**WHAT THIS TASK INVOLVES**. Print every line of the listing below verbatim, leaving out the pictures so only the text remains.
--- MATERIAL FOR THIS EXERCISE ---
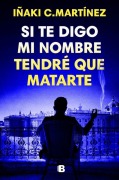 Cover-Bild zum Titel 'Si Te Digo Mi Nombre Tendré Que Matarte / If I Tell You My Name, I'll Have to Kill You' von 'Iñaki C Martínez'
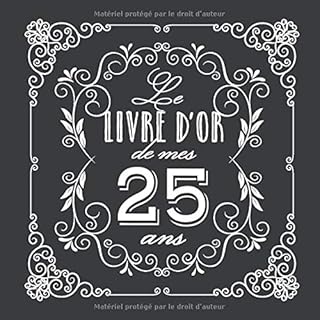 Le livre d'Or de mes 25 ans: Décoration vintage pour la célébration du 25ème anniversaire - 25 ans - Cadeau pour homme ou femme & déco d'anniversaire ... pour les félicitations et photos des invités
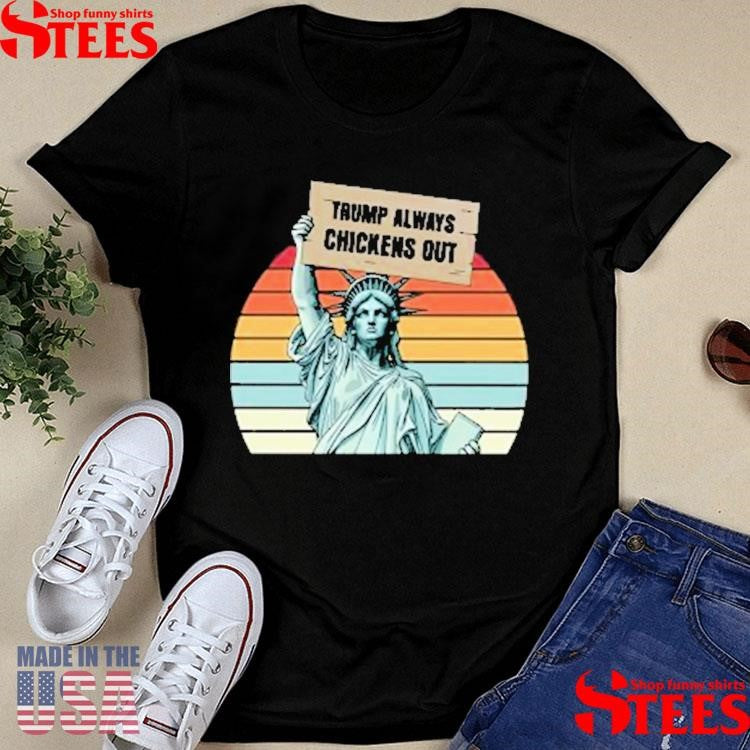 Statue Of Liberty Trump Always Chickens Out Shirts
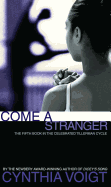 Come a Stranger (The Tillerman Series #5)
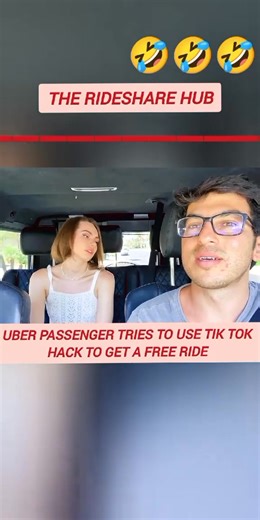 Uber Passenger Tries To Use Tik Tok Hack To Get A Free Ride#Passengers | The Uber guy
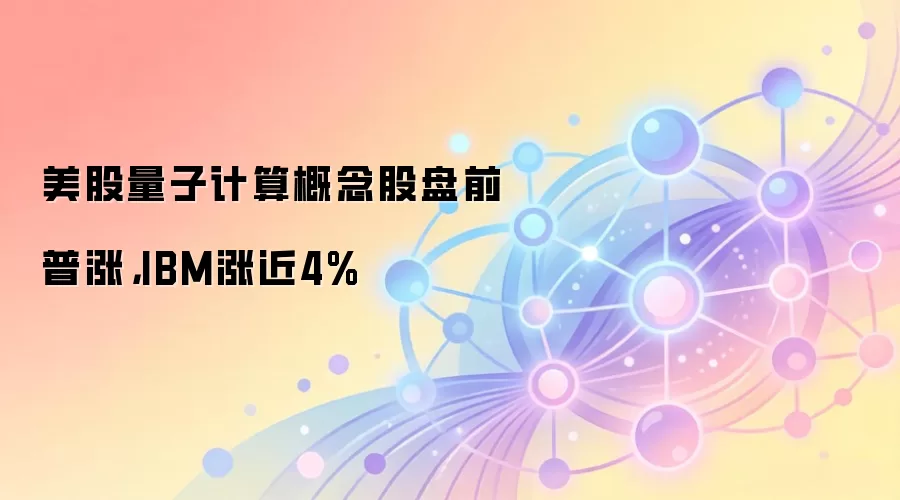 美股量子计算概念股盘前普涨，IBM涨近4%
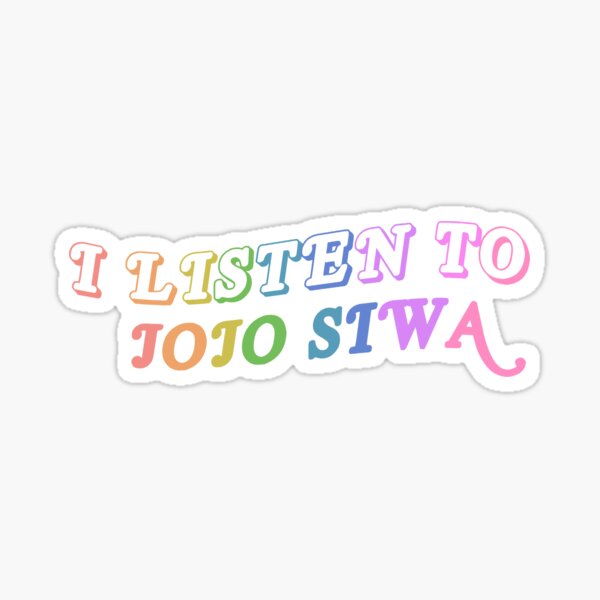 i listen to jojo siwa Sticker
---
**SOLUTION TO THIS EXERCISE**.
 Cover-Bild zum Titel 'Si Te Digo Mi Nombre Tendré Que Matarte / If I Tell You My Name, I'll Have to Kill You' von 'Iñaki C Martínez'
 Le livre d'Or de mes 25 ans: Décoration vintage pour la célébration du 25ème anniversaire - 25 ans - Cadeau pour homme ou femme & déco d'anniversaire ... pour les félicitations et photos des invités
 Statue Of Liberty Trump Always Chickens Out Shirts
 Come a Stranger (The Tillerman Series #5)
 Uber Passenger Tries To Use Tik Tok Hack To Get A Free Ride#Passengers | The Uber guy
 美股量子计算概念股盘前普涨，IBM涨近4%
 i listen to jojo siwa Sticker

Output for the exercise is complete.